WHAT TO PRODUCE — What lines below contain the word "radius"? Please pull each one out.

======== EXERCISE DATA

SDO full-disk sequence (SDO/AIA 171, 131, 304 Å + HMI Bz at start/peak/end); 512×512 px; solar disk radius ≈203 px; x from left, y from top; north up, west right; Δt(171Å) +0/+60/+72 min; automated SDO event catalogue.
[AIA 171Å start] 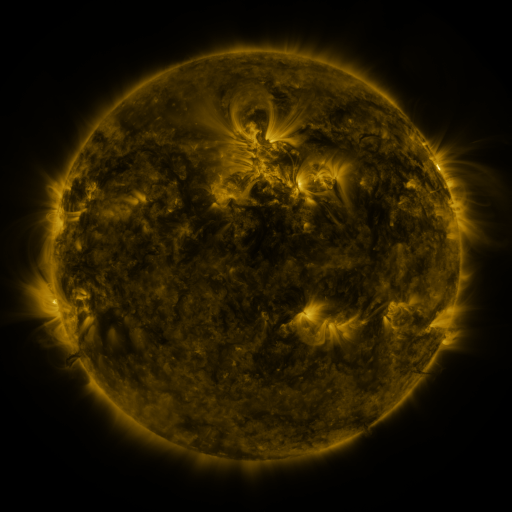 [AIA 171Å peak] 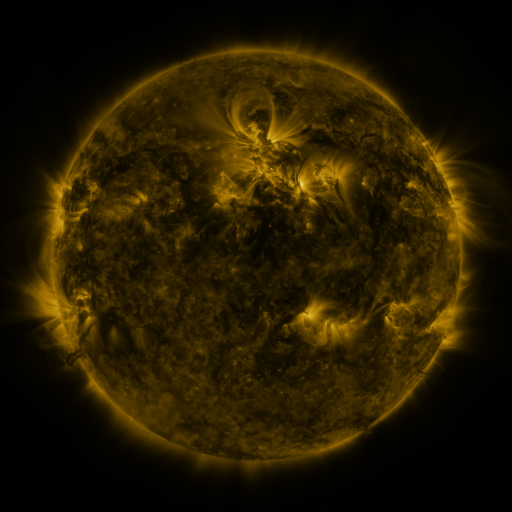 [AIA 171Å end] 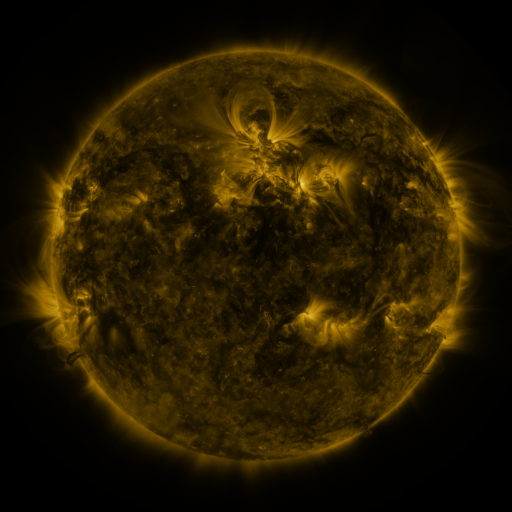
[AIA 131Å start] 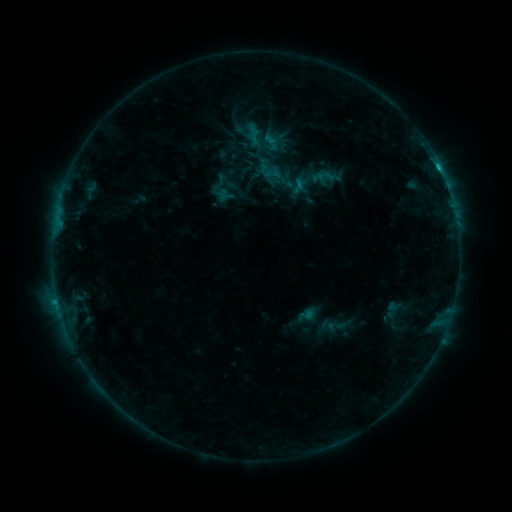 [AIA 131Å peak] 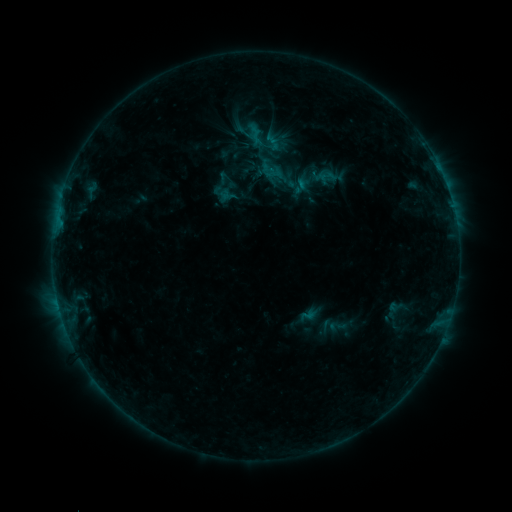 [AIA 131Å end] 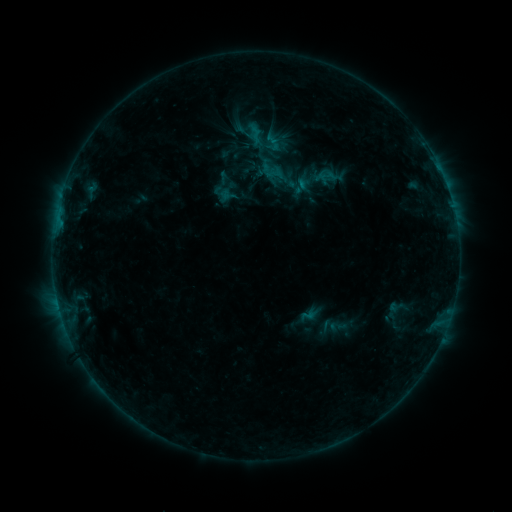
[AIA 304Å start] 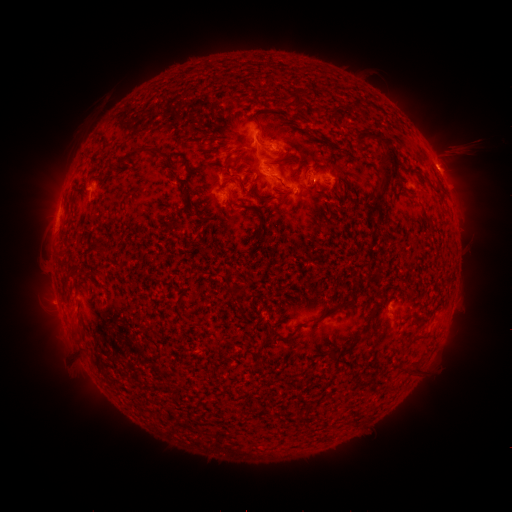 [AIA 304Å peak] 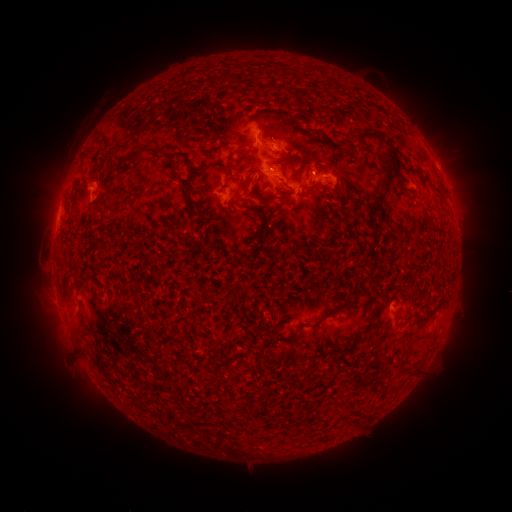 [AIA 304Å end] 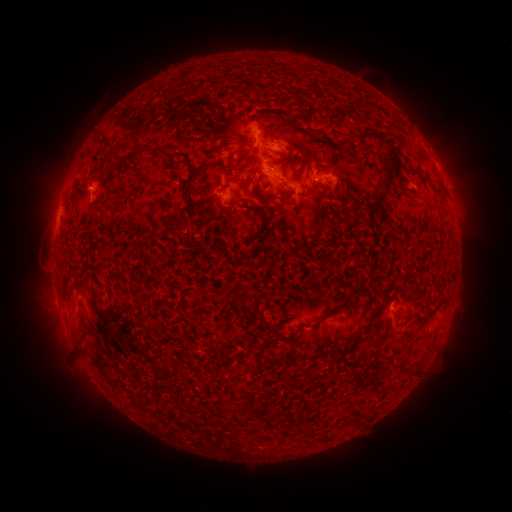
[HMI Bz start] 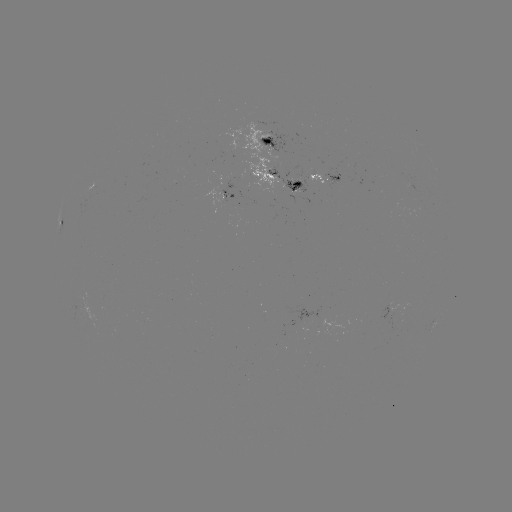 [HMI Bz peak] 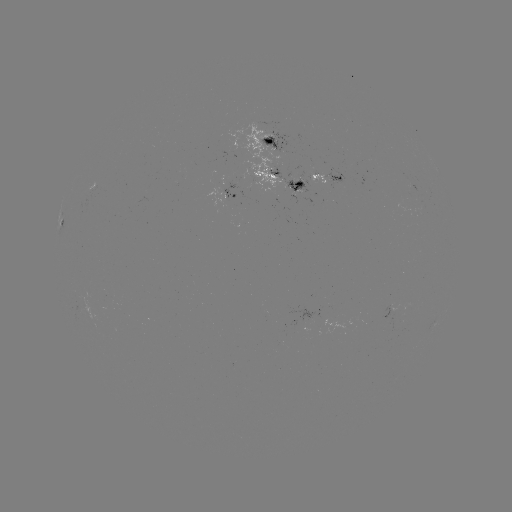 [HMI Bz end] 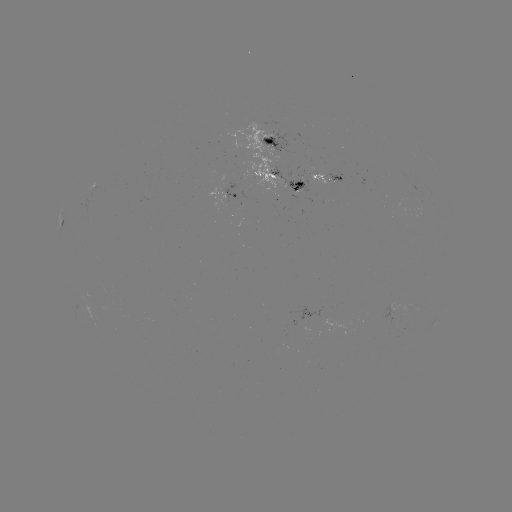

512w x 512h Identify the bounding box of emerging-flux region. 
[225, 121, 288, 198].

================
======== EXERCISE DATA

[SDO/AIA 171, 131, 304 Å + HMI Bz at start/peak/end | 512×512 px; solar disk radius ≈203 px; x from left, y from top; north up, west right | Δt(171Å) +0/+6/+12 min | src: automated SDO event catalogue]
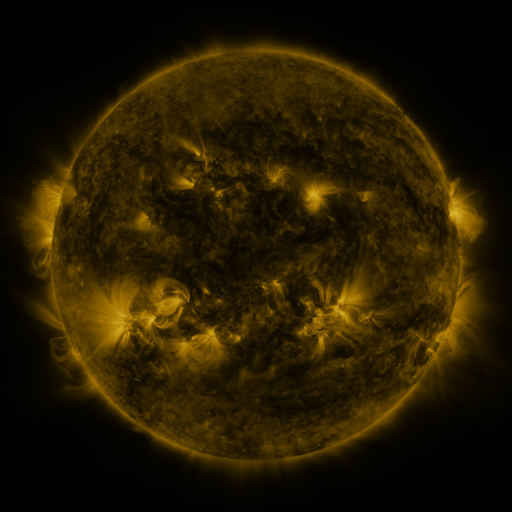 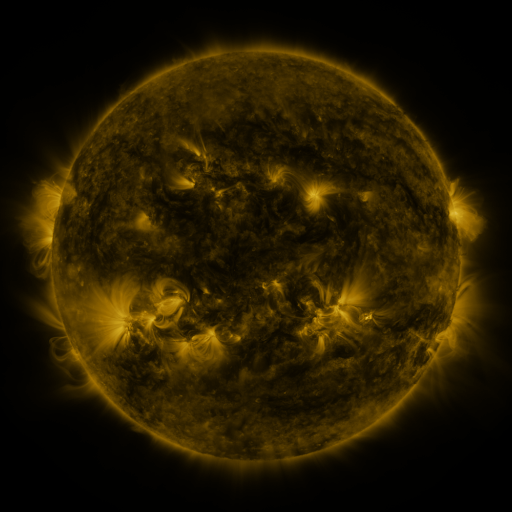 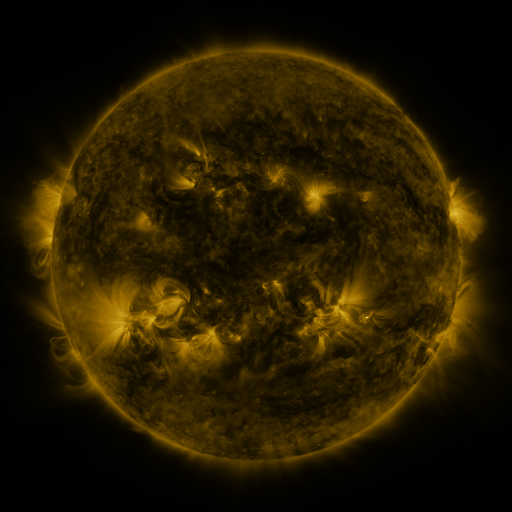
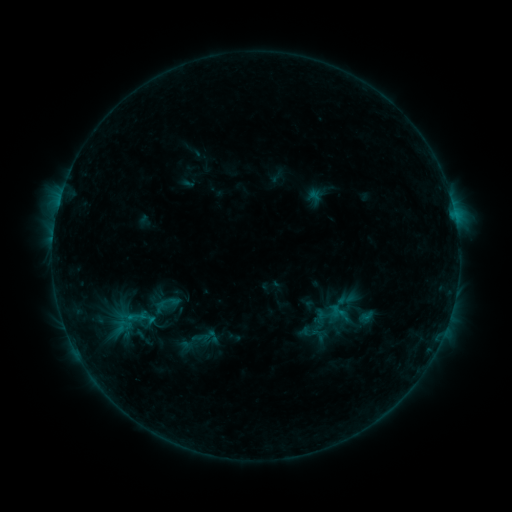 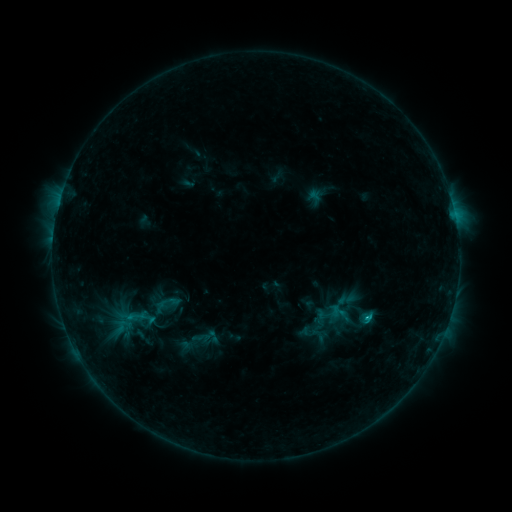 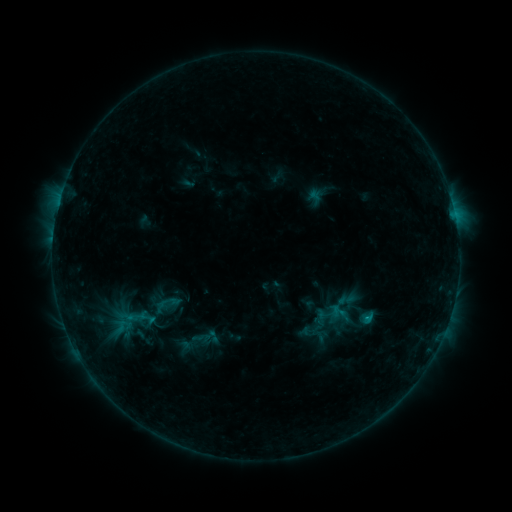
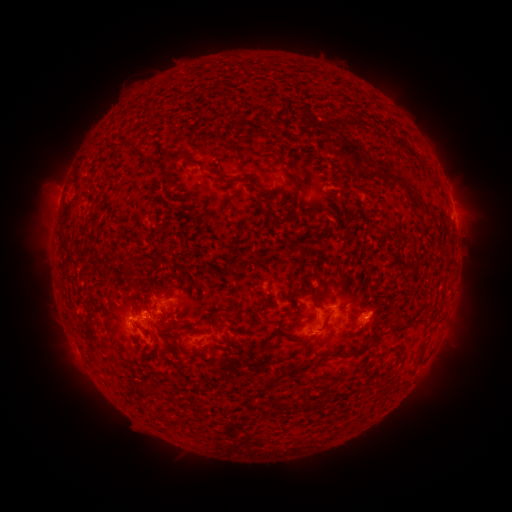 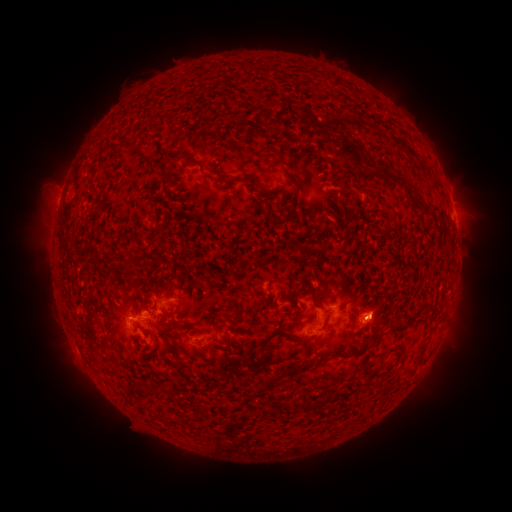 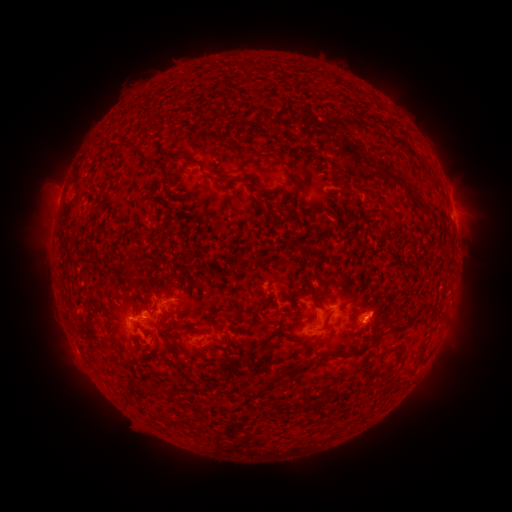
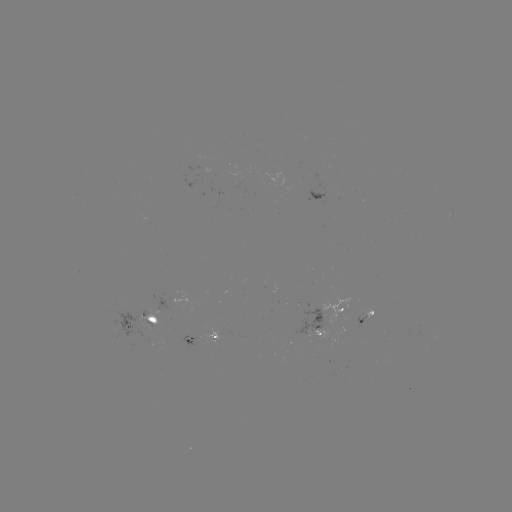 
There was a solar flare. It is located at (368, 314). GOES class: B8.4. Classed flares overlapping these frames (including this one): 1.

================

EXERCISE ANSWER —
SDO full-disk sequence (SDO/AIA 171, 131, 304 Å + HMI Bz at start/peak/end); 512×512 px; solar disk radius ≈203 px; x from left, y from top; north up, west right; Δt(171Å) +0/+60/+72 min; automated SDO event catalogue.
[SDO/AIA 171, 131, 304 Å + HMI Bz at start/peak/end | 512×512 px; solar disk radius ≈203 px; x from left, y from top; north up, west right | Δt(171Å) +0/+6/+12 min | src: automated SDO event catalogue]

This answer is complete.